Arms Around A Vision

Girls Names

Tough Love Records – 2015
par Jeff, le 6 novembre 2015
8

Entre les cd-r tous tristounets, les liens privés Soundcloud, les injonctions au téléchargement sur Sendspace, les copies promo à l’artwork photocopié ou l'occasionnel disque sous blister (une espèce de Graal pour le scribouillard bénévole), il y a quelque chose d'éreintant et de déprimant à essayer de suivre le rythme qu’impose une actualité musicale désireuse de nous faire découvrir à peu près toutes les 48 heures la nouvelle perle rare qui changera la face de la musique pour les deux semaines qui viennent - y'a des attachés de presse qui se rendent pas compte des couillonnades qu'ils débitent, vous avez pas idée.

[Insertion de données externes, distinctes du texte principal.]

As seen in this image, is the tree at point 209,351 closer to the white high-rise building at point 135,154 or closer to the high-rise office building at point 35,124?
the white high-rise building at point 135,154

Bref, quand le détecteur à conneries de notre cerveau se met surchauffer, il est bon de voir tomber un disque en droite provenance de chez Tough Love Records. Parce qu’on sait qu’il est de labels dont l’amour du travail bien fait et les habituelles exigences en font des valeurs sûres. Et l'honorable maison basée à Leeds fait résolument partie de cette catégorie. Elle n’est certes pas encore arrivée au niveau de qualité qu’on retrouve chez les grosses machines de la constellation rock indé, mais la sortie à intervalles réguliers de très chouettes plaques suffit à notre bonheur de mélomane un peu paumé, comme en témoignent les récentes livraisons de Cymbals Eat Guitars, Communions ou Autobahn. Autobahn justement. Assez facile, à l’écoute de ce second album de Girls Names, de trouver des similitudes avec le groupe anglais dont le Dissemble a été synonyme de grosse claque post-punk - on a encore les joues endolories alors que l’on publie ces lignes. Ici aussi, on pense très rapidement à Joy Division, à Interpol, à Bauhaus. Bref, on pense à plein de groupes qui nous font aimer l’automne et qui ont érigé la noirceur en art de vivre.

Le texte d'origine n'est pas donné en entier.